We’re continuing to process the great #WBF09 talks. Gary Hamel did not disappoint in his talk on Wednesday. He opened with a brief tour through history to assert that management is the great innovation over the last 100 years:
- General Motors pioneered organizational structure that allowed business units to compete against each other.
- P&G created systems for managing intangible assets: brands.
- Toyota became the world leader in cars because they figured out how to make every employee an expert process manager. Last year, their employees contributed 540,000 suggestions for improvement.
There is a revolution in management happening. Your organization will be better off if you lead the innovation rather than follow it. Many are doing just that already:
- Gore: every employee can say no to any order or request.
- IBM: invites thousands of outsiders to help your company develop its strategy.
- Google: gives every manager 60 direct reports.
- Pfizer: let’s every employee outsource the least stimulating parts of their job.
Hamel, on CHANGE: If we could somehow resurrect 1960’s era CEOs, they would find most things familiar: Resources allocated from top. Big leaders appoint little leaders. Even the same titles exist. But the pace at which industry is moving, and transforming, would blow their minds. We are at times outpacing our ability to adapt and remain resilient to market changes.
Hamel, on VALUE: We aren’t in knowledge economy. We’re in the creative economy. If you don’t want to employ Chinese prison labor, then you must create extraordinary value. We assume that commodity jobs are filled with commodity people. Routinization of work led to routinization of people. So we need to unleash the creative capacity of every single individual. To do that, we have to turn our management assumptions upside down.
• • • • •
**What you have to do**
In the summary of Gary Hamel's talk, how many suggestions for improvement did Toyota's employees contribute last year?
• • • • •
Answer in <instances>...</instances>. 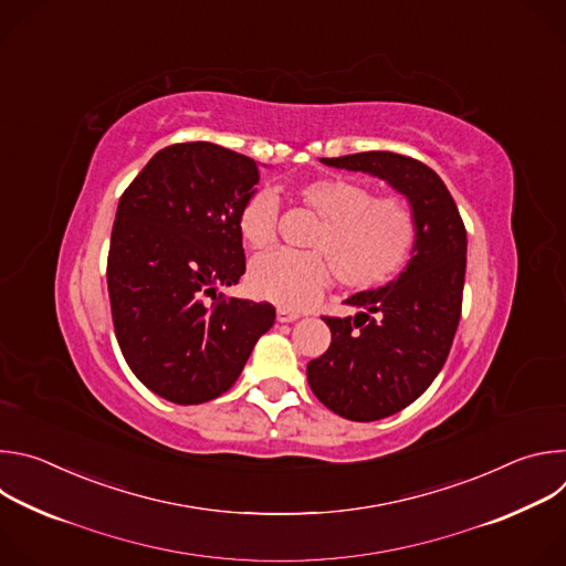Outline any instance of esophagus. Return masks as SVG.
<instances>
[{
    "label": "esophagus",
    "mask_w": 566,
    "mask_h": 566,
    "mask_svg": "<svg viewBox=\"0 0 566 566\" xmlns=\"http://www.w3.org/2000/svg\"><path fill=\"white\" fill-rule=\"evenodd\" d=\"M295 319H300V313L289 308H277V322H282V325H289V322H295Z\"/></svg>",
    "instance_id": "34e87169"
}]
</instances>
• • • • •
**Solution**
540,000